____ Data section

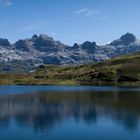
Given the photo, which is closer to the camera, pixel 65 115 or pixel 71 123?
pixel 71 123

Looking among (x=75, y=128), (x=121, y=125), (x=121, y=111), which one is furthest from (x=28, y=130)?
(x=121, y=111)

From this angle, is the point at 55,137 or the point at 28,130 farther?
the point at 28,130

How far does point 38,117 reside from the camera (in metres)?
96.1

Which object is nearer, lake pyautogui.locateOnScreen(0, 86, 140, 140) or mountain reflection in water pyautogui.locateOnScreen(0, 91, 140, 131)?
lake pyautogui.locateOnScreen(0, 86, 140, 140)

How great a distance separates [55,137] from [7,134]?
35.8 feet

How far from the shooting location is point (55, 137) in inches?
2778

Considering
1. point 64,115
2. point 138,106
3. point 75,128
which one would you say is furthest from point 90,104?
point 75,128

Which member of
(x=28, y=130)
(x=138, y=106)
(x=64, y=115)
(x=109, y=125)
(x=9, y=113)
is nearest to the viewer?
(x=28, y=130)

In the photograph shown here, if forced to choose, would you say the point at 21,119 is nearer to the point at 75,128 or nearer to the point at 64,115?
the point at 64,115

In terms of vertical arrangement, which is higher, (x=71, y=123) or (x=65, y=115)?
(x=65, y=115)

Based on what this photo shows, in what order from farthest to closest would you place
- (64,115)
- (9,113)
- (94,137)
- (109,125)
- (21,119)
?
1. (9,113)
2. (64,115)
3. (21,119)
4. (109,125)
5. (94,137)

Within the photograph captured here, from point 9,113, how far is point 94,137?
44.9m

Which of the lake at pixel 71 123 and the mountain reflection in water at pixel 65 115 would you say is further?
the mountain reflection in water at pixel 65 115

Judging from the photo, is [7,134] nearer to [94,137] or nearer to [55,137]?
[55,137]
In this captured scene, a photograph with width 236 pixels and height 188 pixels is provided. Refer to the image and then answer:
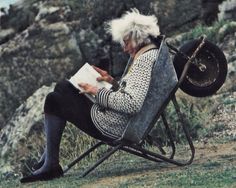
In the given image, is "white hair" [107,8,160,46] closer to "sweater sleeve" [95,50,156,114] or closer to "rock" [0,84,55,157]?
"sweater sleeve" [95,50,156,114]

________
____ Data section

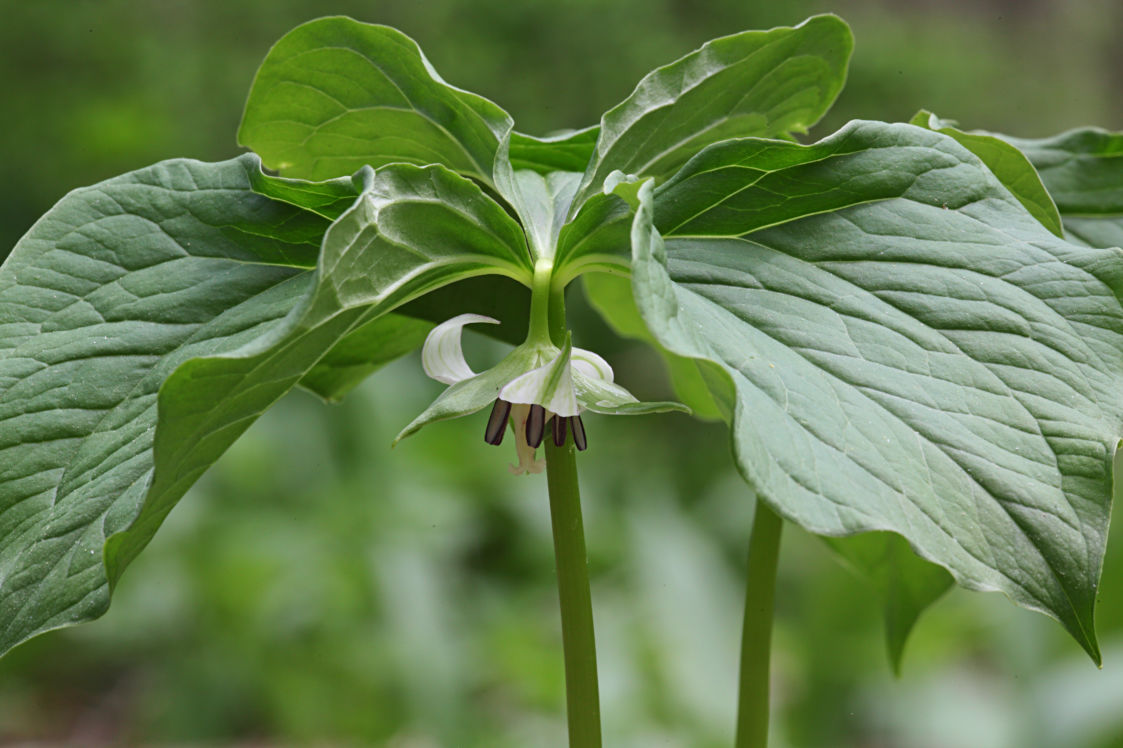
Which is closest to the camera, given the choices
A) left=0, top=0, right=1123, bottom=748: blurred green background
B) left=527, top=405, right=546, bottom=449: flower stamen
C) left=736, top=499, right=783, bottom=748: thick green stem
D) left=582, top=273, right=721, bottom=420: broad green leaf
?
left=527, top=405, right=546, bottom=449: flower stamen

________

Short task: How many lines in the material above contain the word "camera"? Reply with the number alone.

Result below: 3